Really enjoyed this! I feel like this era in the Super-books is a bit underrated… though, to be fair, I am picking and choosing what I’m checking out. Perhaps if I made an effort to read through the “Berganza-era” in toto, I’d feel a bit differently. I mean, we haven’t yet discussed things like Cir-El here on the blog… and there is that Chuck Austen run… annnnd, the Jim Lee/Brian Azzarello story. Okay, maybe the era (as a whole) is rated about right… but that isn’t to say it can’t be a whole lot of fun!
I’m a big sucker for “shared universes” which apparently extends to “shared multiverses”. I really dig the appearance of WildStorm characters in a main-line DC Universe book. It makes the story feel a bit “grander”… more important. Silly as it sounds, it’s almost like we’re witnessing history. This isn’t a Prestige Format out-of-continuity one-shot… this is actually happening within Superman’s “monthlies”.

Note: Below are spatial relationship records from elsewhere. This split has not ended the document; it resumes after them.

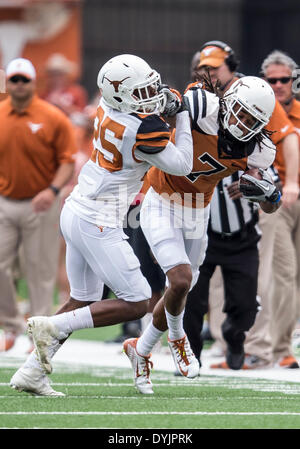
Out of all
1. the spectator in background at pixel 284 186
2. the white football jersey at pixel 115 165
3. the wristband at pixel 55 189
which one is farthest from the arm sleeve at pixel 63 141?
the white football jersey at pixel 115 165

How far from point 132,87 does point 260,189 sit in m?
0.91

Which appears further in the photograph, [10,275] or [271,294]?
[10,275]

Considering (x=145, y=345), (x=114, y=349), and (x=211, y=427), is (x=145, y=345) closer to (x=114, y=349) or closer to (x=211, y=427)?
(x=211, y=427)

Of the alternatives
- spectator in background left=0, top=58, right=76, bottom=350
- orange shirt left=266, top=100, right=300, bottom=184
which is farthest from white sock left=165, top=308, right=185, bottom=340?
spectator in background left=0, top=58, right=76, bottom=350

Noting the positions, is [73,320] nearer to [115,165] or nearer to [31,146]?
[115,165]

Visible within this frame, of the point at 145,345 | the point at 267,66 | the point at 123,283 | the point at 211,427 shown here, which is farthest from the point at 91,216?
the point at 267,66

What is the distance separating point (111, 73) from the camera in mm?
6199

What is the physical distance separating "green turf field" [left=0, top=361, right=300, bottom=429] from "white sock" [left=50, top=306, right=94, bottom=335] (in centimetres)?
37

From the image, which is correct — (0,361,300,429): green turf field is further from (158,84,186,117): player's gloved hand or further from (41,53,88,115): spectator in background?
(41,53,88,115): spectator in background

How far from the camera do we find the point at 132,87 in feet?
20.1

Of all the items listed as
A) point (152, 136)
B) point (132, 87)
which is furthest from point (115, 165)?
point (132, 87)

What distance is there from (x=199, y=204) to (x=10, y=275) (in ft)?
9.58

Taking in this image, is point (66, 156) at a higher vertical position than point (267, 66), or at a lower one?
lower

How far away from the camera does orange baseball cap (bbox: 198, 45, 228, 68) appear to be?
325 inches
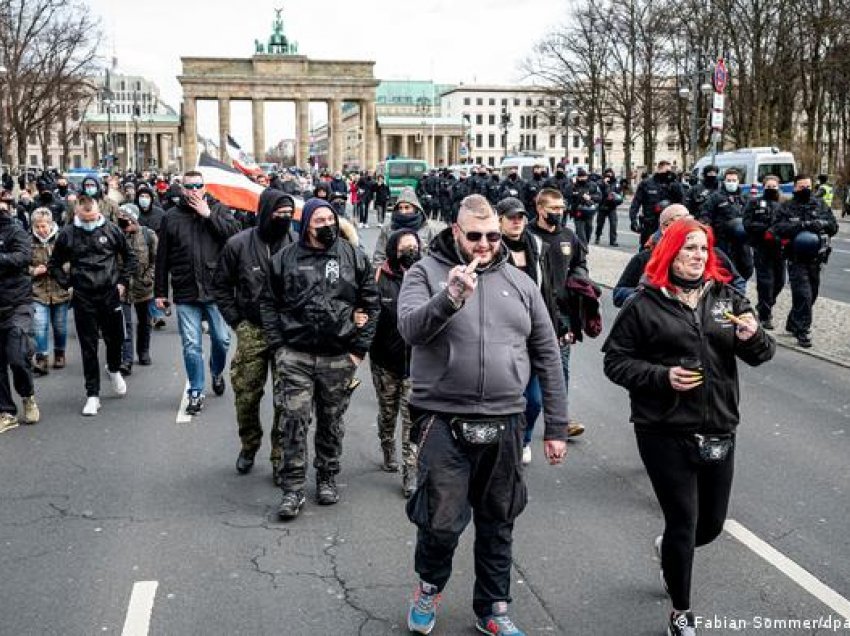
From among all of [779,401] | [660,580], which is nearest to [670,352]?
[660,580]

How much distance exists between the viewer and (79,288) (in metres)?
9.42

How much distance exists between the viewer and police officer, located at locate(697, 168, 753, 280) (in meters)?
13.3

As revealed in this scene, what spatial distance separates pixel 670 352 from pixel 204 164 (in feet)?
21.5

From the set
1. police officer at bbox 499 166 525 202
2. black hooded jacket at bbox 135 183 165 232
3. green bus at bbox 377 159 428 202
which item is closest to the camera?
black hooded jacket at bbox 135 183 165 232

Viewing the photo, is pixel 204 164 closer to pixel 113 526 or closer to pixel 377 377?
pixel 377 377

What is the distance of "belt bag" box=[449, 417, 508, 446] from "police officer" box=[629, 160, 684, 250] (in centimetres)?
1400

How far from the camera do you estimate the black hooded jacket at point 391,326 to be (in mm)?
6938

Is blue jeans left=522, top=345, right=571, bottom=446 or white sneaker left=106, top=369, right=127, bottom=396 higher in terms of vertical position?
blue jeans left=522, top=345, right=571, bottom=446

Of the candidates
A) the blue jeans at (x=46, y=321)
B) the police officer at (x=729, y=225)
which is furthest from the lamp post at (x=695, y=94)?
the blue jeans at (x=46, y=321)

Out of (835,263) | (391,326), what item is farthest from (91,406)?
(835,263)

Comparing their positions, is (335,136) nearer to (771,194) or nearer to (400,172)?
(400,172)

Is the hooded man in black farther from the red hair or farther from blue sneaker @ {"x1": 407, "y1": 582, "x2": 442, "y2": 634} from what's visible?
the red hair

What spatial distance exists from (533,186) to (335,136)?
278 feet

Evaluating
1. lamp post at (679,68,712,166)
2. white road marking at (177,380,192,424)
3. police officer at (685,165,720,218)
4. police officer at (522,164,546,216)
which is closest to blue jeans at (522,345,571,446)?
white road marking at (177,380,192,424)
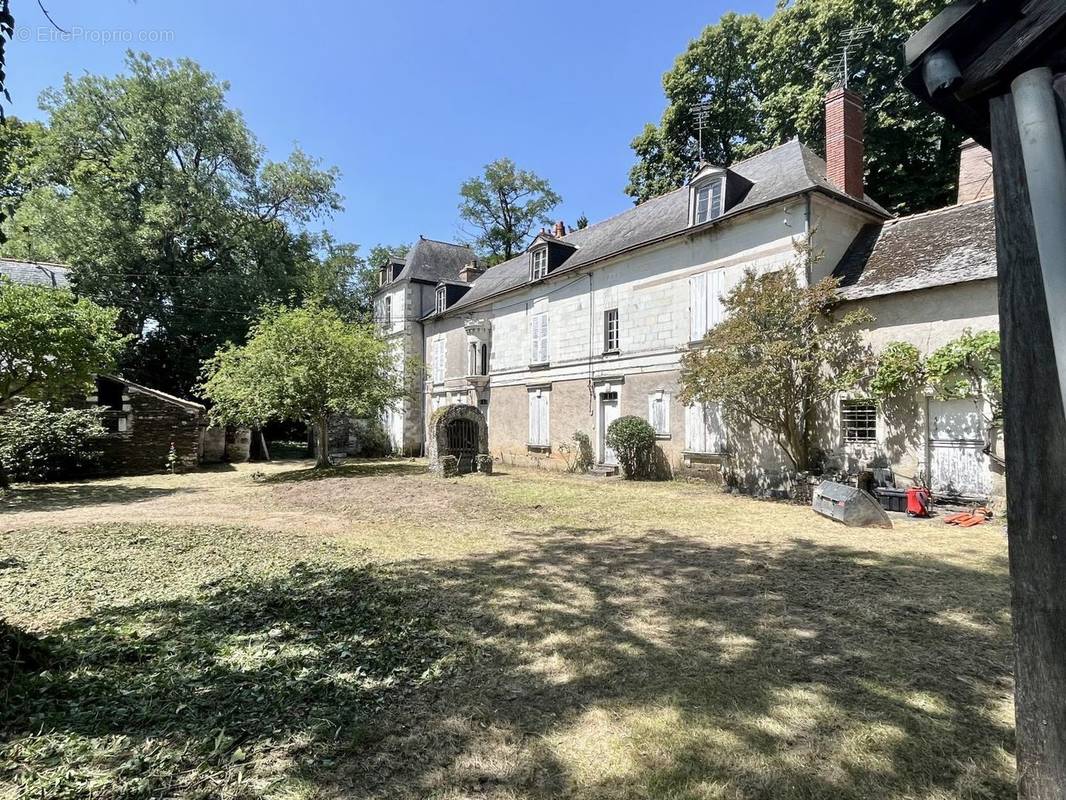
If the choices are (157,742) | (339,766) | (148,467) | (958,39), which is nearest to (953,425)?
(958,39)

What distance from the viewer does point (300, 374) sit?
14.5 m

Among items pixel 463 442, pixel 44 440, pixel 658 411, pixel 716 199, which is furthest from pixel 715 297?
pixel 44 440

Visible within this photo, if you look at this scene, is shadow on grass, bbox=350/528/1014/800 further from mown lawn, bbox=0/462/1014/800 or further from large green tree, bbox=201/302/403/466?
large green tree, bbox=201/302/403/466

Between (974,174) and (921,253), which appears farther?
(974,174)

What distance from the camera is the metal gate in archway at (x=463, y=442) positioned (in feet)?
51.7

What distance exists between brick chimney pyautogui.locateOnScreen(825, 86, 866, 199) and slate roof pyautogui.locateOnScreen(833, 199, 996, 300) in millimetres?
1205

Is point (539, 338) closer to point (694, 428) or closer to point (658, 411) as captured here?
point (658, 411)

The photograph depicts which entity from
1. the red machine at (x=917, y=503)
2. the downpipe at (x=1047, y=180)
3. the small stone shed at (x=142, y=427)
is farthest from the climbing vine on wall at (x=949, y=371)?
the small stone shed at (x=142, y=427)

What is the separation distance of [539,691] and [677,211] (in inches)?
579

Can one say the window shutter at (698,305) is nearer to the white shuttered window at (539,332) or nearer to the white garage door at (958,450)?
the white garage door at (958,450)

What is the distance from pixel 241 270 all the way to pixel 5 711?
2511cm

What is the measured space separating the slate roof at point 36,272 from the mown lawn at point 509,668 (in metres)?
17.1

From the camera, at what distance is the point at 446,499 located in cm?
1059

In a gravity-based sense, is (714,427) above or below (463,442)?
above
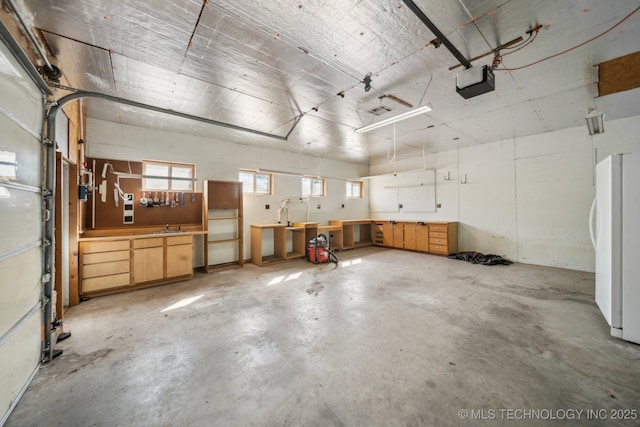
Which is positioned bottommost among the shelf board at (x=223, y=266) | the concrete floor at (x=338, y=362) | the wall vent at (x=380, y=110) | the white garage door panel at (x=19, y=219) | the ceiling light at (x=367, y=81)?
the concrete floor at (x=338, y=362)

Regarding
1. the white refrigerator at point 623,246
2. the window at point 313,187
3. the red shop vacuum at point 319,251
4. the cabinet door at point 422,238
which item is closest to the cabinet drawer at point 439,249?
the cabinet door at point 422,238

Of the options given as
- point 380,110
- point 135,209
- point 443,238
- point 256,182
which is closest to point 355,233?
point 443,238

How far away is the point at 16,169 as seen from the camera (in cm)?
168

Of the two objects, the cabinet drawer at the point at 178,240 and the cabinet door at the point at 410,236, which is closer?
the cabinet drawer at the point at 178,240

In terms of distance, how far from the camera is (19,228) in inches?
68.4

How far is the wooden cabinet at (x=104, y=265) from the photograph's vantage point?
3.61 meters

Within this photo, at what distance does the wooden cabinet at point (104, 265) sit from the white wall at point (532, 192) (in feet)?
26.2

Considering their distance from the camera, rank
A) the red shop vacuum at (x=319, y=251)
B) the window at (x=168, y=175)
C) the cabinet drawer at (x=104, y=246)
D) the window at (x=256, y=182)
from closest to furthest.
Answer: the cabinet drawer at (x=104, y=246), the window at (x=168, y=175), the red shop vacuum at (x=319, y=251), the window at (x=256, y=182)

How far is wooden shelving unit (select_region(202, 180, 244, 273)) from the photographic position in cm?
531

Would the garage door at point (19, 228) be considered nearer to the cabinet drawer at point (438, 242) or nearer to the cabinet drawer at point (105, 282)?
the cabinet drawer at point (105, 282)

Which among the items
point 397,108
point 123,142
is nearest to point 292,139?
point 397,108

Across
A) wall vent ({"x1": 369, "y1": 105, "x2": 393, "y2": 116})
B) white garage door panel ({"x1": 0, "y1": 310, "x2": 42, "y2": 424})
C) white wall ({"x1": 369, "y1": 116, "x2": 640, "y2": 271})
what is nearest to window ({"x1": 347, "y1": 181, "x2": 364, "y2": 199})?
white wall ({"x1": 369, "y1": 116, "x2": 640, "y2": 271})

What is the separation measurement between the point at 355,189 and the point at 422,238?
10.4 ft

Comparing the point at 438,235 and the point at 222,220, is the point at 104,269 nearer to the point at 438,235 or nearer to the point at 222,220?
the point at 222,220
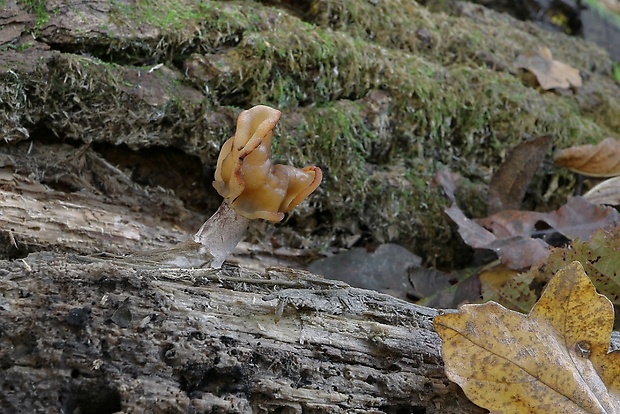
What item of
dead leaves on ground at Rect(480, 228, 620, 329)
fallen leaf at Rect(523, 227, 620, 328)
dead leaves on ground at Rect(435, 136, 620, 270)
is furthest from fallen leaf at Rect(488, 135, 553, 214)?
fallen leaf at Rect(523, 227, 620, 328)

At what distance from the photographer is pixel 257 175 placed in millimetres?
2160

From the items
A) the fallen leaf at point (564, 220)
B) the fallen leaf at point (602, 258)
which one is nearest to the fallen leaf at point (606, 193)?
the fallen leaf at point (564, 220)

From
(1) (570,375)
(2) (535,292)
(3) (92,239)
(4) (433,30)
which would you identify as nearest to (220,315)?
(3) (92,239)

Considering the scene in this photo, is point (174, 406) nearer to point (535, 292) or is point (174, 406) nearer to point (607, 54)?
point (535, 292)

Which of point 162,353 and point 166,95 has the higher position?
point 166,95

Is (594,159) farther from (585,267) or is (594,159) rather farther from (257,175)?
(257,175)

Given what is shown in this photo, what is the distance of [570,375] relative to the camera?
1.76 metres

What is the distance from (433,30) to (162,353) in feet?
9.33

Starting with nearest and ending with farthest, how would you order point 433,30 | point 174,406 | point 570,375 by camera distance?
point 174,406
point 570,375
point 433,30

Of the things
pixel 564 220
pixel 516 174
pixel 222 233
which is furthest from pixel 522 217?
pixel 222 233

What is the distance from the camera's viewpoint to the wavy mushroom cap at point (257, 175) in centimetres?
211

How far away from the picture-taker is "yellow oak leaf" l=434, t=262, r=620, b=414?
1.74 metres

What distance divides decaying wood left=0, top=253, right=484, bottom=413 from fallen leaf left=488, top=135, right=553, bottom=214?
Result: 137cm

Let’s hit up a bit of background. The B-13 Virus transformed Metropolis into the futuristic “City of Tomorrow” back in the Y2K arc. I’ve heard folks criticize this… claiming it makes Superman appear “less special”, and I totally get that. Flying cars might take a bit of the wind out of the sails of a flying man. I totally agree, but cannot deny that I loved the look of the city on an aesthetic level. It just felt different from everywhere else in the DC (and Marvel, for that matter) Universe. While I feel it ran it’s course pretty quickly, and probably overstayed it’s welcome… I was still kinda sad to see it go!
For the issue itself… while I enjoyed it, I do tire of using a writer’s notes as narration. This is a Lois-centered issue, which I suppose lends itself to being narrated by an article she’s writing… but it kinda feels played out. Also, wasn’t terribly keen on the art… Lois in particular. She looked a bit too “bubbly”, which isn’t to say “upbeat” but more a descriptor on the shape of her head. We did perhaps get a couple too many full-page spreads here too. Didn’t feel warranted… but whatayagonnado?
Overall… despite the last paragraph, I had a good time with this. I’d say it’s worth checking out… though, you’ll likely get more out of it if you’re already familiar with the World of Metropolis post-Y2K. It is available digitally, and has been collected as part of Majestic: Strange New Visitor.